As noted above, it is therefore clear that the Court of Appeal will follow the approach outlined in the English authorities on just and equitable winding up and will utilise it only as a remedy of last resort. This is consistent with the approach taken in other major BVI decisions such as Aris v Quantek BVIHCOM 2010/0129. On that occasion, an investor in a BVI mutual fund sought to wind it up on just and equitable grounds because it has suspended redemptions and had effectively stopped acting as a hedge fund. The Commercial Division declined to appoint liquidators where the company was still operative, even though it was in run-off.
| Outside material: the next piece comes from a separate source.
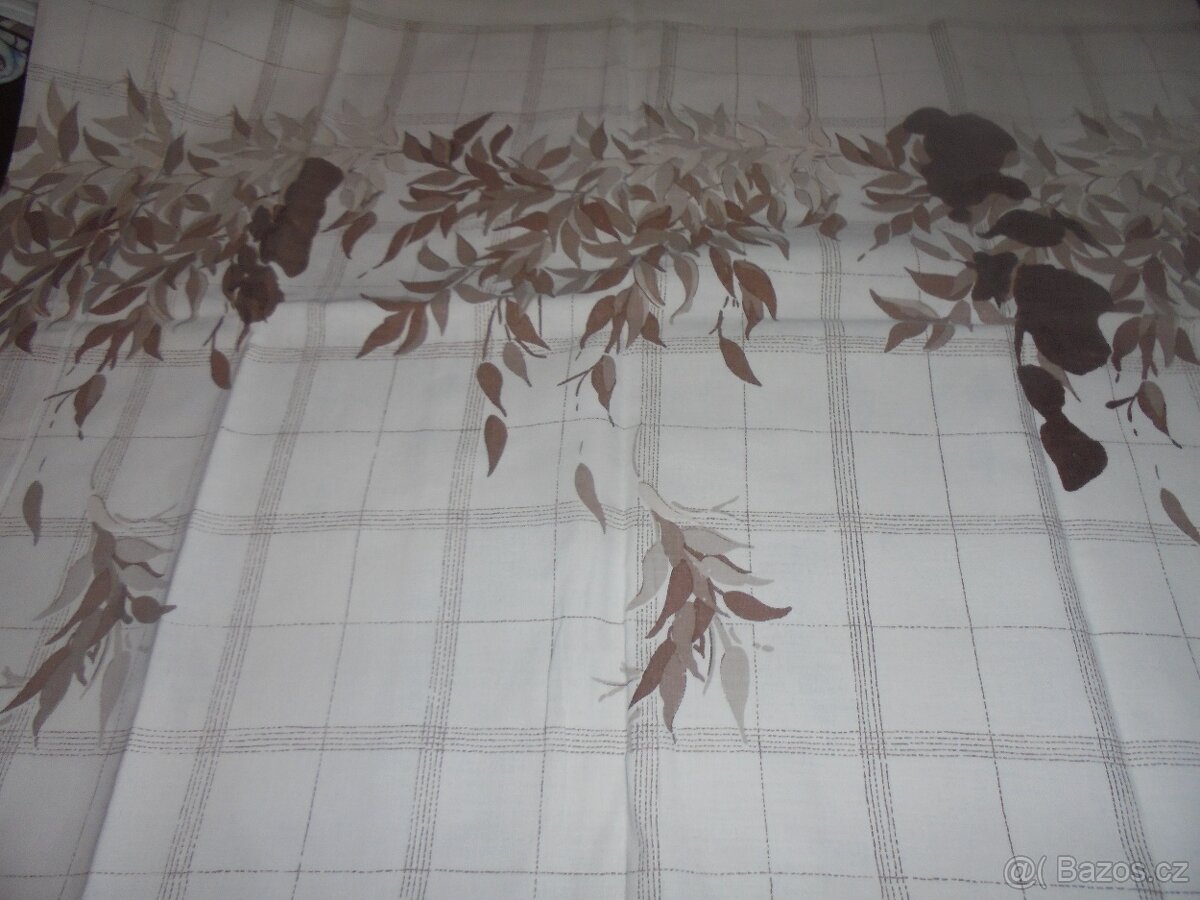 povlečení na postel 100% bavlna - 3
There are, however, still plenty of remedies available to oppressed shareholders who can also bring a claim for unfair prejudice under section 184I of the Business Companies Act 2004 (184I claim). On the facts of Union Zone, the minority shareholders’ 184I claim was not established. The minority did not seek to appeal this finding but instead appeared to switch their claim to seek a just and equitable winding up on Appeal. If, however, the minority shareholders had been able to establish unfair prejudice then section 184I provides the court with the discretion to grant “such order as it thinks fit.” Such orders can include, but are not limited to, ordering one shareholder to buy the other shareholder’s shares, orders regulating the future conduct of the company or orders requiring the payment of compensation.